[THE DATA]

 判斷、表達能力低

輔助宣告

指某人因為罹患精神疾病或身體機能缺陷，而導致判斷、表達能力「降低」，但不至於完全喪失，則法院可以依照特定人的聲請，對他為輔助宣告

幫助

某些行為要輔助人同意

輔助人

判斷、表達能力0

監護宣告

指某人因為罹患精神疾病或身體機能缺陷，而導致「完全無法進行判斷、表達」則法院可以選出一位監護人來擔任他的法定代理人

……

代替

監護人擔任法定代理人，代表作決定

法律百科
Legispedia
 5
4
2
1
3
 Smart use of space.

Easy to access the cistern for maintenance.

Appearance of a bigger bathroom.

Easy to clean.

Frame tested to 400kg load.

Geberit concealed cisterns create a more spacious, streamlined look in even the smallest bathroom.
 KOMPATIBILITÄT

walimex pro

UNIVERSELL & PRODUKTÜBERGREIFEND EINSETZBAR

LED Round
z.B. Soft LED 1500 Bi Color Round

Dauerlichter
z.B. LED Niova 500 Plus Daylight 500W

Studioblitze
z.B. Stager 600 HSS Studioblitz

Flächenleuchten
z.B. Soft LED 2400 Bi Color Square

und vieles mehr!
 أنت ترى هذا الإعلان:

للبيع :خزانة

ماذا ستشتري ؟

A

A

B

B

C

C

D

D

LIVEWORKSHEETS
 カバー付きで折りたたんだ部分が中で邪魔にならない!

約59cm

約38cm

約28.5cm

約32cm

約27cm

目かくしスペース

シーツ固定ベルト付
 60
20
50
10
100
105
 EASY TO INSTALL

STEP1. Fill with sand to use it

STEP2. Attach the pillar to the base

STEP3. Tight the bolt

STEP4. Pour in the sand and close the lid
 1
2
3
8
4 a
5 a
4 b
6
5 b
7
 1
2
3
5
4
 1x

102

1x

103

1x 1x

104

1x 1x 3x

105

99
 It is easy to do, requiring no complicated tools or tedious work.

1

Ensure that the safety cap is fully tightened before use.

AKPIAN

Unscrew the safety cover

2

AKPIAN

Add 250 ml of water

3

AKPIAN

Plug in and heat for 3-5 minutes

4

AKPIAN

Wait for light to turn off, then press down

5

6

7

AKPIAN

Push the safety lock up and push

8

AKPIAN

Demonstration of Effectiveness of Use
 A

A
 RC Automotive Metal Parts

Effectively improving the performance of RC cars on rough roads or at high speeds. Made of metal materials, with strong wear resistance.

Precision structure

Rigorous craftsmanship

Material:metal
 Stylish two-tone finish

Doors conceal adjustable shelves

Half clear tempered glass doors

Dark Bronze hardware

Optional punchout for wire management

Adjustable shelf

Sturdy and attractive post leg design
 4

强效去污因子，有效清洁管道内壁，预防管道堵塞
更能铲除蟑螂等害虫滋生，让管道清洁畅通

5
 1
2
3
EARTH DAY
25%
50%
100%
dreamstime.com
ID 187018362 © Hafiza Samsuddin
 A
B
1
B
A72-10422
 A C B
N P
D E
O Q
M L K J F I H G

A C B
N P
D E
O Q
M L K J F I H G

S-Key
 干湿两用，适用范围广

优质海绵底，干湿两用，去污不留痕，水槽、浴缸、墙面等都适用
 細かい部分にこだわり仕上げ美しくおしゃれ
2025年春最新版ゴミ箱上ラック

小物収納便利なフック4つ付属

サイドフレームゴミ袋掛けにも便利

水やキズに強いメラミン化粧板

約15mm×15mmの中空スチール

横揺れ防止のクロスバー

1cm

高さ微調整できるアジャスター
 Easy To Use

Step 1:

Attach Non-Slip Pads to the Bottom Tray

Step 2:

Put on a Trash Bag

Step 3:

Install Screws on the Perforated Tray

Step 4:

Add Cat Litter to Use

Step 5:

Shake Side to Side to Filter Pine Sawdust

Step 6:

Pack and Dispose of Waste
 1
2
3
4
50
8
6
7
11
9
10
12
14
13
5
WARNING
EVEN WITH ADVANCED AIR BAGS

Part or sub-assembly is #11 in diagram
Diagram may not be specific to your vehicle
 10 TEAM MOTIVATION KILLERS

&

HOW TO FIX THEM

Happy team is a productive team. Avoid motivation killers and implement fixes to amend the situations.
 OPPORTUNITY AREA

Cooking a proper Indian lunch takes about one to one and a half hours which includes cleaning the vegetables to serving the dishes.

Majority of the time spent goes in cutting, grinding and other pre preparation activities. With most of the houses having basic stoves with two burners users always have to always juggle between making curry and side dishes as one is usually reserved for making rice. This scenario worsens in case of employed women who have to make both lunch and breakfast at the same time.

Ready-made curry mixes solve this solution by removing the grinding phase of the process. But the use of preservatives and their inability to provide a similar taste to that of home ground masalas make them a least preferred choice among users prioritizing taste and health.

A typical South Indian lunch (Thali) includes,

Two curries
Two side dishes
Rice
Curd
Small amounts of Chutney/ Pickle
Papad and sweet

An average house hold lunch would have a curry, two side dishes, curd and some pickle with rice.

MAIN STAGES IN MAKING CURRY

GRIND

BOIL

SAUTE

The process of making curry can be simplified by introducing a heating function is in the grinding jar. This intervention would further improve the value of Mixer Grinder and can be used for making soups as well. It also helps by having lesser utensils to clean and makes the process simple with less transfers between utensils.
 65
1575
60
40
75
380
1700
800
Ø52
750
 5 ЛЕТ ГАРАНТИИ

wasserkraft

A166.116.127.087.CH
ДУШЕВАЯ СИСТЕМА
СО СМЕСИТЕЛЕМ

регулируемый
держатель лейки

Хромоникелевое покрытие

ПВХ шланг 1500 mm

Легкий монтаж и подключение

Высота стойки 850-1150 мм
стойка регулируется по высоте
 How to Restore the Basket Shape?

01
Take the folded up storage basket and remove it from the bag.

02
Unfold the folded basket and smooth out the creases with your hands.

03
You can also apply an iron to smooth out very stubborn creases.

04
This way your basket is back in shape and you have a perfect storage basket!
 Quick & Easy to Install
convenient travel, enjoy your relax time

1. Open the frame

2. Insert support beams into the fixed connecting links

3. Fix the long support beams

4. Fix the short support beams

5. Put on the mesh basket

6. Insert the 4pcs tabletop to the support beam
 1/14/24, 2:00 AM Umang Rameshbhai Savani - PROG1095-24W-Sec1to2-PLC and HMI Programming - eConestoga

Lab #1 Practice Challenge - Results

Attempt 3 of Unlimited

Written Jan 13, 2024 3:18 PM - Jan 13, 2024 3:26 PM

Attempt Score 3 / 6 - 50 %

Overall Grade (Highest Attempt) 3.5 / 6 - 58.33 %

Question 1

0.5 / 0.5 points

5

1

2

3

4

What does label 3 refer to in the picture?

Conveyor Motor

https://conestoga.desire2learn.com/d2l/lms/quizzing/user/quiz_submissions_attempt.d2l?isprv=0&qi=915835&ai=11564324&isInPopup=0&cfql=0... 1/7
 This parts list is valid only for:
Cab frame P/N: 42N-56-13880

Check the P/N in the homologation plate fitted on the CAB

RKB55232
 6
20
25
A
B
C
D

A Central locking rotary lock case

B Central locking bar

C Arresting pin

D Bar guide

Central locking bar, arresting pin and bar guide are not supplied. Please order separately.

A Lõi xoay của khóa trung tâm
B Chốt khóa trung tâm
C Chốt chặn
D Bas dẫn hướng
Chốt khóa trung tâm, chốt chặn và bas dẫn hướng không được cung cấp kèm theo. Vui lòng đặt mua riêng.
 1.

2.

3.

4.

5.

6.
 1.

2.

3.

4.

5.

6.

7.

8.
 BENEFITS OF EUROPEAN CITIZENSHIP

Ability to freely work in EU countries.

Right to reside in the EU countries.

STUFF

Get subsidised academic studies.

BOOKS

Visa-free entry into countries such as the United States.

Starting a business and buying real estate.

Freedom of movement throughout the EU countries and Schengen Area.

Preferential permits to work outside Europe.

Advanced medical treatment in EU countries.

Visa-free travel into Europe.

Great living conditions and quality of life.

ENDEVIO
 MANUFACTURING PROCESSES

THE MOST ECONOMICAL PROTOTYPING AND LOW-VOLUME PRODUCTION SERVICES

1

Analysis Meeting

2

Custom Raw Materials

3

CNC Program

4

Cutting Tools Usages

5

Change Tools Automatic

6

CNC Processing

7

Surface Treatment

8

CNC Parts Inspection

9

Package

[/THE DATA]

What you return should be the lines from the beginning of the records through the one that contains "Easy to access the cistern for maintenance.", repeated exactly and with no additions.

 判斷、表達能力低

輔助宣告

指某人因為罹患精神疾病或身體機能缺陷，而導致判斷、表達能力「降低」，但不至於完全喪失，則法院可以依照特定人的聲請，對他為輔助宣告

幫助

某些行為要輔助人同意

輔助人

判斷、表達能力0

監護宣告

指某人因為罹患精神疾病或身體機能缺陷，而導致「完全無法進行判斷、表達」則法院可以選出一位監護人來擔任他的法定代理人

……

代替

監護人擔任法定代理人，代表作決定

法律百科
Legispedia
 5
4
2
1
3
 Smart use of space.

Easy to access the cistern for maintenance.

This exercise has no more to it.